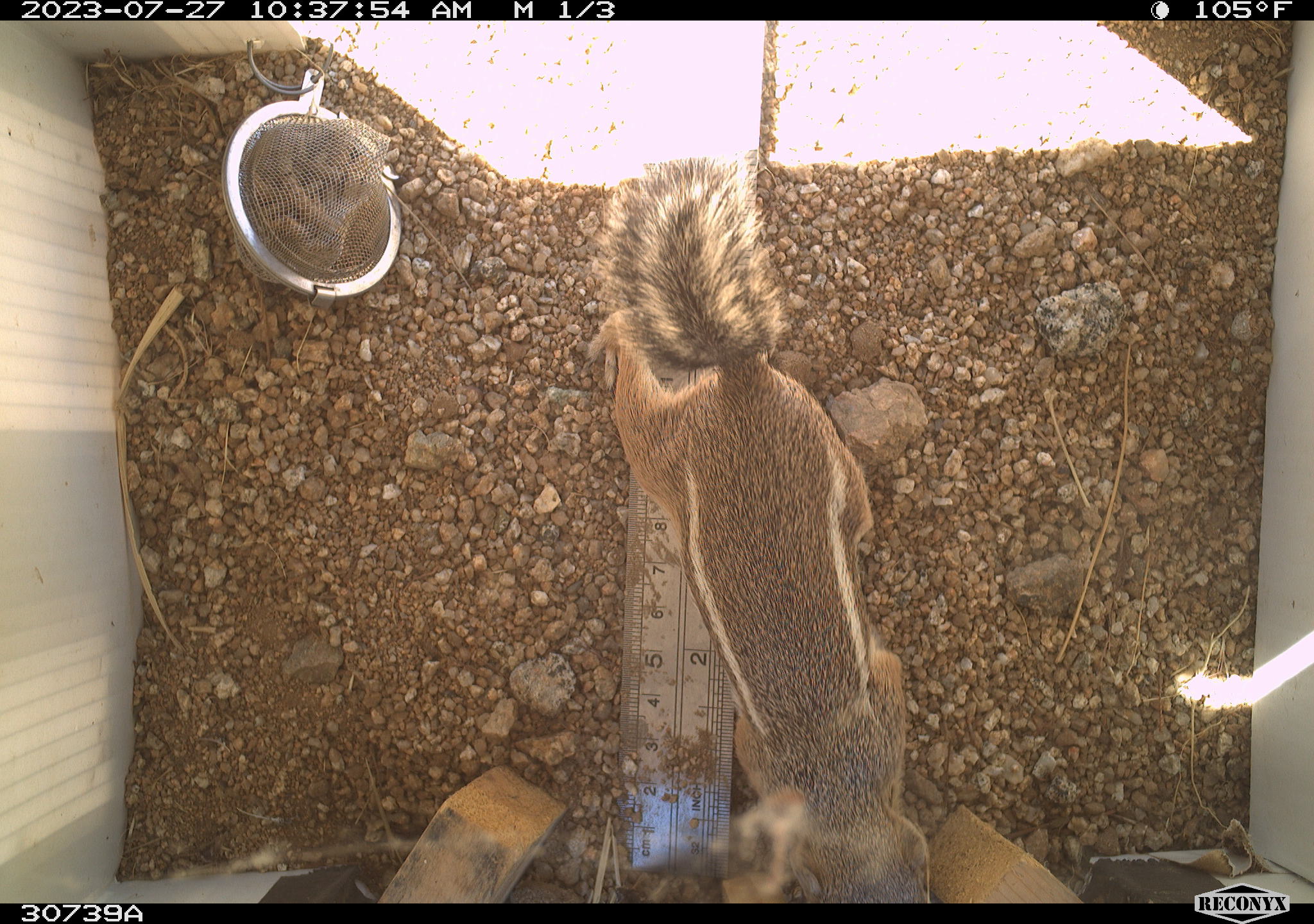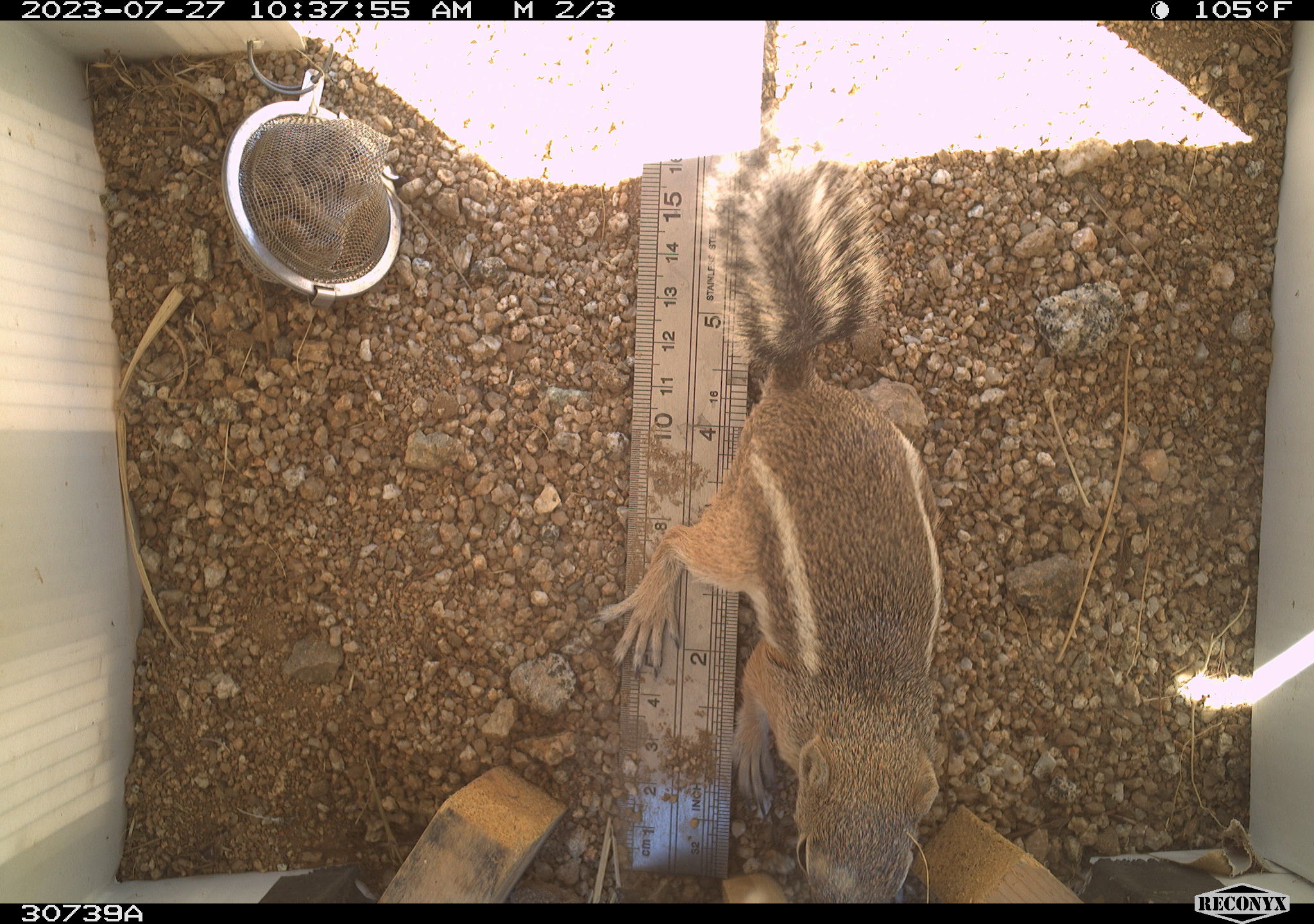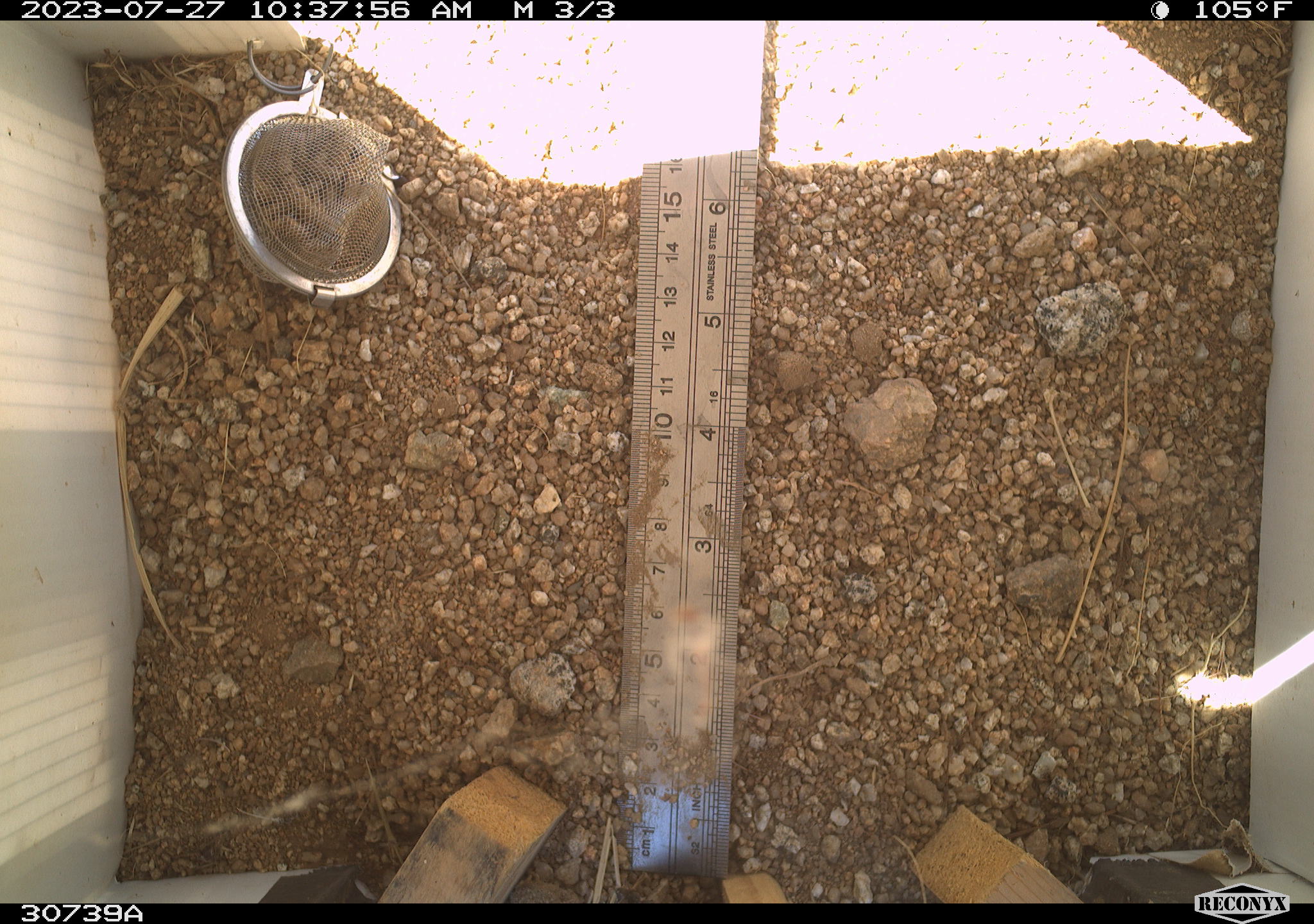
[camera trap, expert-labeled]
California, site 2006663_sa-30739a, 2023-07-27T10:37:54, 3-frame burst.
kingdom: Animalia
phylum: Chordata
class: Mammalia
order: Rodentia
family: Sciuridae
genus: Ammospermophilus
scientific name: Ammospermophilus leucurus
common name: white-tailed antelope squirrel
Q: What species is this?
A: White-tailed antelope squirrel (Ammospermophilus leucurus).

* Your goal *
Your answer is all of the records restated word for word, pictures excluded.

* Solution for this problem *
[camera trap, expert-labeled]
California, site 2006663_sa-30739a, 2023-07-27T10:37:54, 3-frame burst.
kingdom: Animalia
phylum: Chordata
class: Mammalia
order: Rodentia
family: Sciuridae
genus: Ammospermophilus
scientific name: Ammospermophilus leucurus
common name: white-tailed antelope squirrel
Q: What species is this?
A: White-tailed antelope squirrel (Ammospermophilus leucurus).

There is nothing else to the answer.